@Manderleyagain
think there is a problem in that new technology means young people genuinely have less knowledge of recent history. They're living in a "now" bubble with infinite content.
When I was young, there were 4 TV channels, which often had content repeated from previous decades, and other curated content, which meant that you soaked up culture with historical context.
I was born in the 70s, and WWII seemed like a long way away, but I still had a general picture of what the last 50 years were like from TV (and books). I'm not sure current generations get that so much.
This is a really good point. I'd had similar thoughts about how they live in an a-historical 'now,' bubble and don't actually know that things they think are facts were only invented fairly recently. But I hadn't thought properly about how our childhpods gave us a better grounding in the last few decades. In the 80s I watched a lot of telly that was made in the 60s, and there as always black and white films on, even from the 30s.

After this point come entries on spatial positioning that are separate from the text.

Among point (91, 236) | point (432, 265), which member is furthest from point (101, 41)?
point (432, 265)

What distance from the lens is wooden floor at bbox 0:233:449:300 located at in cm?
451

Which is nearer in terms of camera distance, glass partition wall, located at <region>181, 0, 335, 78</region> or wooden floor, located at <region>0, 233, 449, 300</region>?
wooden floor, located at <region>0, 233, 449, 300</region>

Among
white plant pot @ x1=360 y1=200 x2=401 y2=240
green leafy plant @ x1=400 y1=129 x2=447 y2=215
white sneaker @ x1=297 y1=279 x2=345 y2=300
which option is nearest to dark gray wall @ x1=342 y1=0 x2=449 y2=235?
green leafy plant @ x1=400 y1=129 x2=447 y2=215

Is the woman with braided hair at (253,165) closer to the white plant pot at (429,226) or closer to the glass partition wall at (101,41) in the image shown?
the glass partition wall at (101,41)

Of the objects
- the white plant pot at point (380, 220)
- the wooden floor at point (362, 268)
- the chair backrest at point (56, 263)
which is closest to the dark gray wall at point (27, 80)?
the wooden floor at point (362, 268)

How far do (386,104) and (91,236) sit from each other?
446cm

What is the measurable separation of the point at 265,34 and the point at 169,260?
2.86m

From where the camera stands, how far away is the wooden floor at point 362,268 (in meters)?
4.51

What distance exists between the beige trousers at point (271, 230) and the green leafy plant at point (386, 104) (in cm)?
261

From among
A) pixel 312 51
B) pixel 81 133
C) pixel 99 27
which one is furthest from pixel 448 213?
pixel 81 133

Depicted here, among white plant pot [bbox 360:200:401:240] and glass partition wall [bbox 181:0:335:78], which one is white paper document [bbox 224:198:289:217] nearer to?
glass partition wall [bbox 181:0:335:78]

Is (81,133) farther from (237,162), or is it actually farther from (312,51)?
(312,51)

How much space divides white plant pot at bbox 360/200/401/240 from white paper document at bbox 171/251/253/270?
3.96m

Yes, agree absolutely with this - in fact it goes as far as all our built environment. When I was growing up my school had been built in the 1930s, we were taught in wartime prefabs, the doctor’s surgery was in a terraced house, the buses and shops were decades old, people’s houses were decorated in old fashioned ways. My grandparents had a tin in their under-stairs cupboard with their wartime ration books in. Not just in media, but all around you were the traces of the past.
Plus the few ways people got news and information were much more public. My parents near-religiously watched the six and nine o’clock news, and we had to be quiet while it was on. They had the radio on in the mornings to hear the news and today programme. So we were exposed to a lot of current events just by default.

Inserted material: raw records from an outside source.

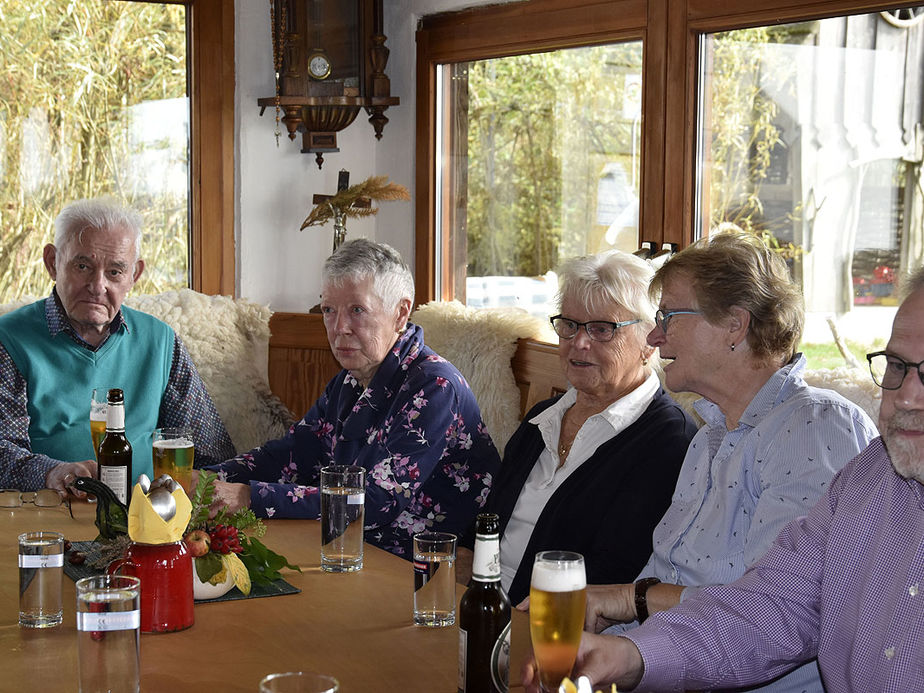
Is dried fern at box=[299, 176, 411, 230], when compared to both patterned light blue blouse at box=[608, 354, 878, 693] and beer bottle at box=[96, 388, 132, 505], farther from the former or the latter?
patterned light blue blouse at box=[608, 354, 878, 693]

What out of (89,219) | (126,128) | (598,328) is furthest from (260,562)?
(126,128)

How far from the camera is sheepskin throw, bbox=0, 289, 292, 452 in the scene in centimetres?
382

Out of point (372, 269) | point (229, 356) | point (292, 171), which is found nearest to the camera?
point (372, 269)

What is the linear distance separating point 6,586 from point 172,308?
6.95 feet

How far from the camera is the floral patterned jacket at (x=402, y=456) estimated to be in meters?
2.36

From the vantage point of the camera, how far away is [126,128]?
421 centimetres

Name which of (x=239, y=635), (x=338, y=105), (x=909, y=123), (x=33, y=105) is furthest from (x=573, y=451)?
(x=33, y=105)

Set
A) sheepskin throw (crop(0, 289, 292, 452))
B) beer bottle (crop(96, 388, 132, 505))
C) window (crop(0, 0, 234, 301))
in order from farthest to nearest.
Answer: window (crop(0, 0, 234, 301)) → sheepskin throw (crop(0, 289, 292, 452)) → beer bottle (crop(96, 388, 132, 505))

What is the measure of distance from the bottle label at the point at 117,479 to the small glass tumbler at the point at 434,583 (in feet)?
2.58

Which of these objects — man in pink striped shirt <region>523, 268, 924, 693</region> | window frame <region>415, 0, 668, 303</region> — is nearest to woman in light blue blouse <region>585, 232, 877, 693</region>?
man in pink striped shirt <region>523, 268, 924, 693</region>

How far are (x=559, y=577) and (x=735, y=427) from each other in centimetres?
82

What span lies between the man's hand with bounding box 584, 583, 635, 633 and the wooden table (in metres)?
0.24

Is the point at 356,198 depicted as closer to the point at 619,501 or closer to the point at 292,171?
the point at 292,171

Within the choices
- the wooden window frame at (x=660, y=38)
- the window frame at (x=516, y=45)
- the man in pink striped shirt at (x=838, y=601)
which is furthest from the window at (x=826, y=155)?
the man in pink striped shirt at (x=838, y=601)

Nowadays lots of kids often go to nurseries, schools etc. in buildings built entirely after 1997. One thing that did happen was a huge rebuilding of the built environment after 2000 during the long construction boom. It’s really great that they have better facilities than I did in my decrepit pre and postwar school buildings. But it means they aren’t any longer living in a world that is physically marked by the past decades of the twentieth century.

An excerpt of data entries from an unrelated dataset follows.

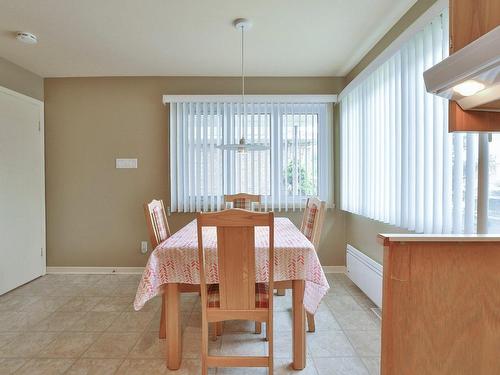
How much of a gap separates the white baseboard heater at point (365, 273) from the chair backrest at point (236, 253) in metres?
1.35

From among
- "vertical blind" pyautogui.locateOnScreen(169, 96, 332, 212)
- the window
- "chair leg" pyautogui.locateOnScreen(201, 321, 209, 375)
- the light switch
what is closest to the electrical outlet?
"vertical blind" pyautogui.locateOnScreen(169, 96, 332, 212)

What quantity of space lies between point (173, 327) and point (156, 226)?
0.76 meters

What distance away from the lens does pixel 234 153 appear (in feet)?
11.3

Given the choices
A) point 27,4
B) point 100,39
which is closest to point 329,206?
point 100,39

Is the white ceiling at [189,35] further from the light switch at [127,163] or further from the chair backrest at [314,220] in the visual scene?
the chair backrest at [314,220]

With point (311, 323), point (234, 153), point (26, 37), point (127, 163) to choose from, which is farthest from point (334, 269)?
point (26, 37)

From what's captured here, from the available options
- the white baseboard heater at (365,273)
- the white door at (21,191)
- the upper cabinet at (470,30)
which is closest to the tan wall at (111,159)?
the white door at (21,191)

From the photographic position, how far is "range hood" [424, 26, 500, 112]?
2.35 ft

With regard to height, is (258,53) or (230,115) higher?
(258,53)

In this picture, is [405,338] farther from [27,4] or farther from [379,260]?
[27,4]

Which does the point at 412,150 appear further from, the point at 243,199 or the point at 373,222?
the point at 243,199

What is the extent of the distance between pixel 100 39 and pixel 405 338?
123 inches

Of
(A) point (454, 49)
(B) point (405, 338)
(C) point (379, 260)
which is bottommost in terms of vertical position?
(C) point (379, 260)

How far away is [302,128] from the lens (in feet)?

Same goes for people’s houses. Current decor trends are often bland and encourage constant redecorating. I can’t say I want to live in an old fashioned house either; but it’s true that you just don’t often see the traces of past styles and lives in people’s houses any more the way you used to. So younger generations are a lot more disconnected from the even recent past than they used to be.
My own students often are hilariously ill-informed about recent history. They regularly have never heard of the Cold War or major historical events after 1945. One of mine recently couldn’t understand why London buildings were all black in photos from the early twentieth century. He had never thought about the fact that coal fires were the main source of heat, or seen historical buildings that hadn’t been stoneblasted to remove all the 19th century soot.